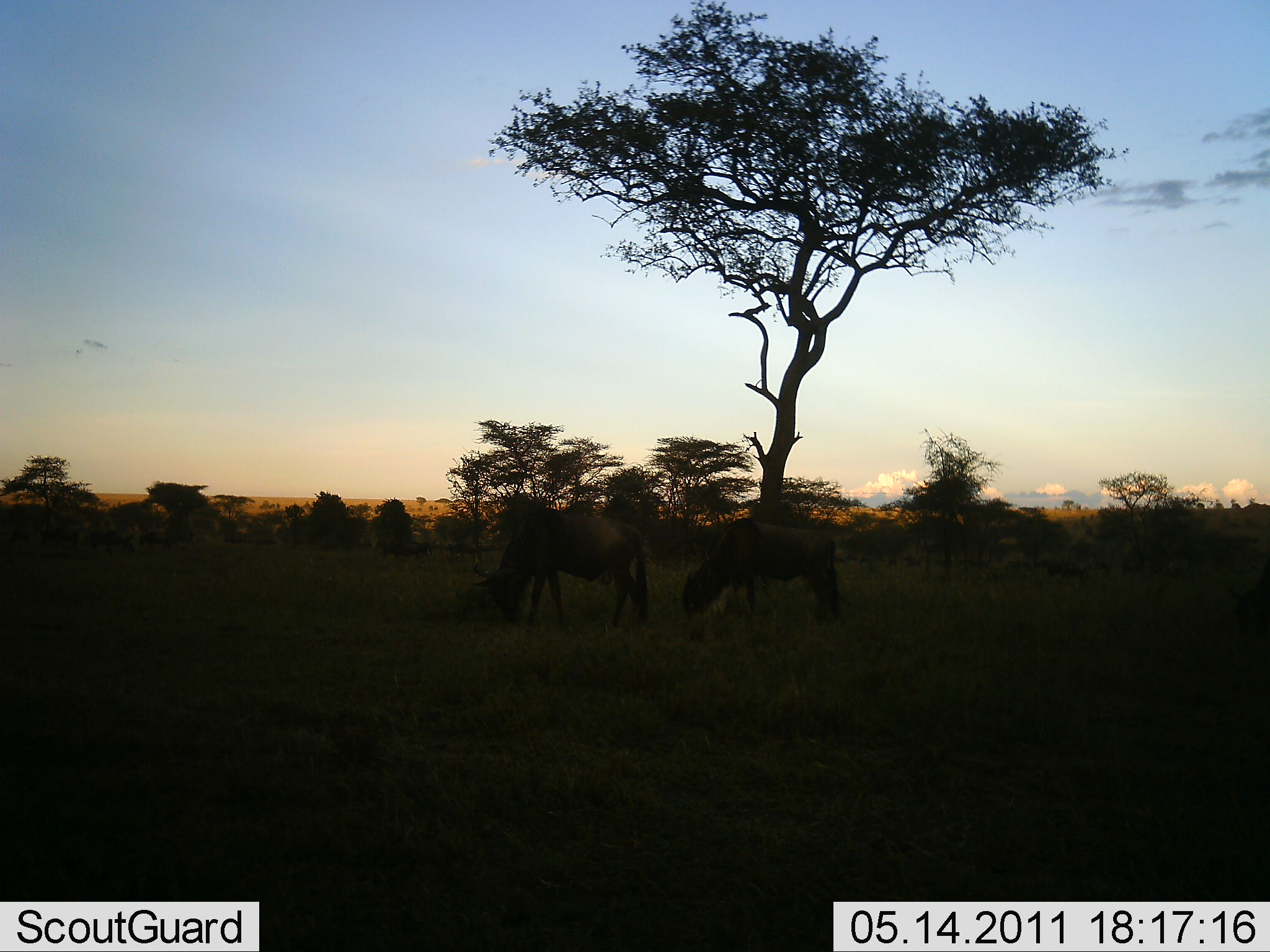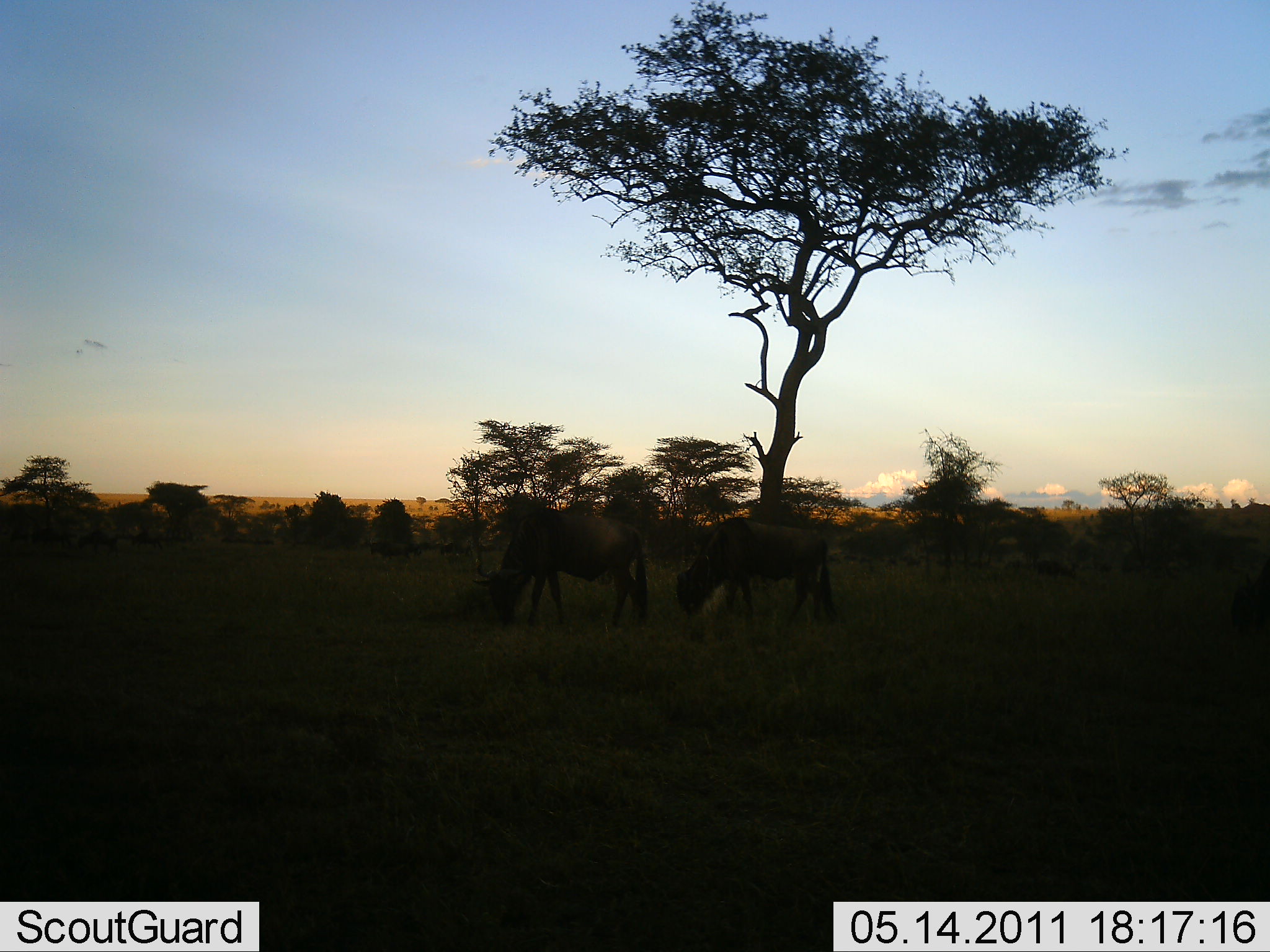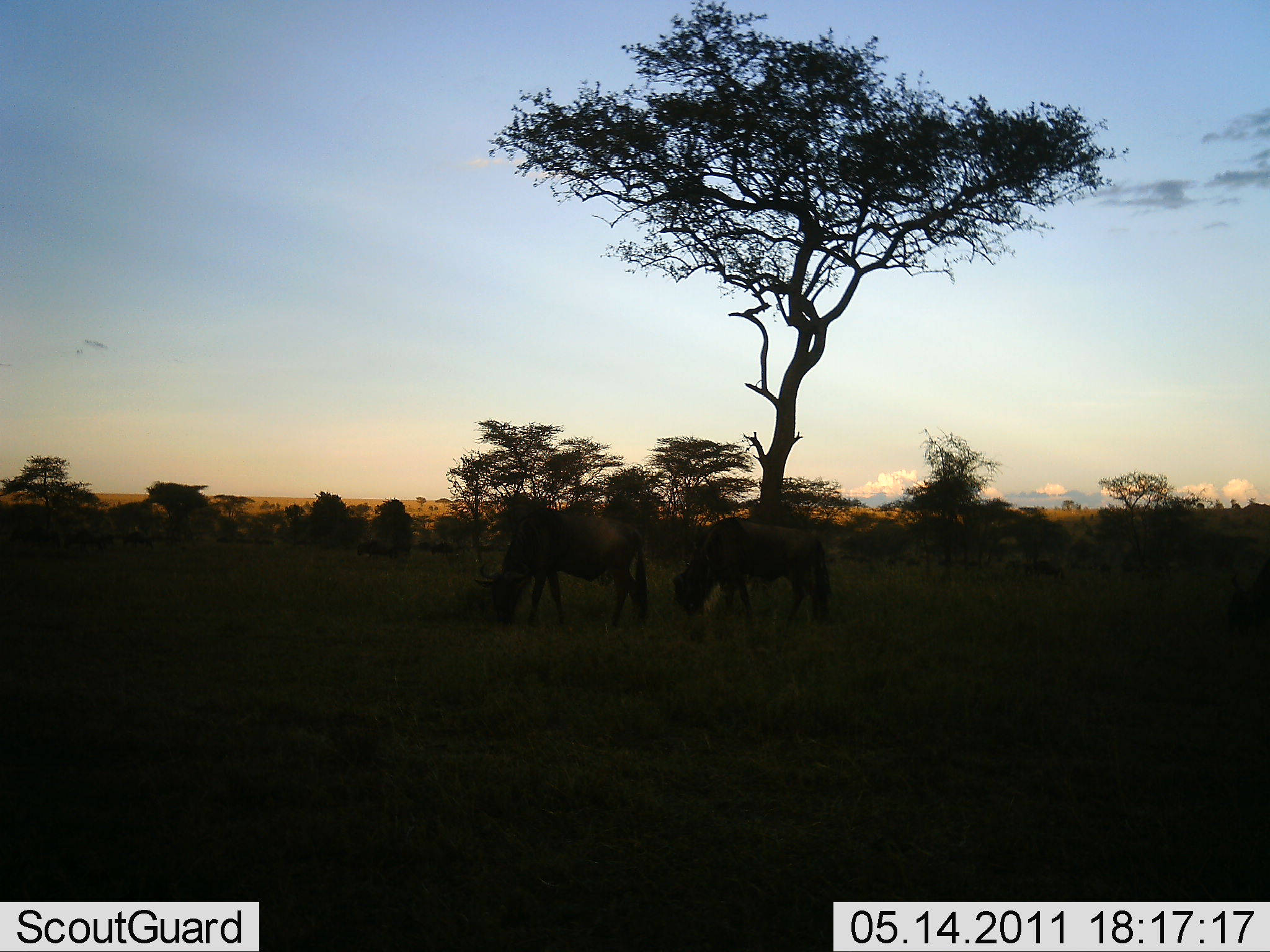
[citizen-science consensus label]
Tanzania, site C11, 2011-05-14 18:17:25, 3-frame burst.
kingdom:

▸ **EXERCISE DIRECTIONS**
Print all the lines above exactly as they are, but without the pictures.

▸ **RESULT OF THIS TASK**
[citizen-science consensus label]
Tanzania, site C11, 2011-05-14 18:17:25, 3-frame burst.
kingdom:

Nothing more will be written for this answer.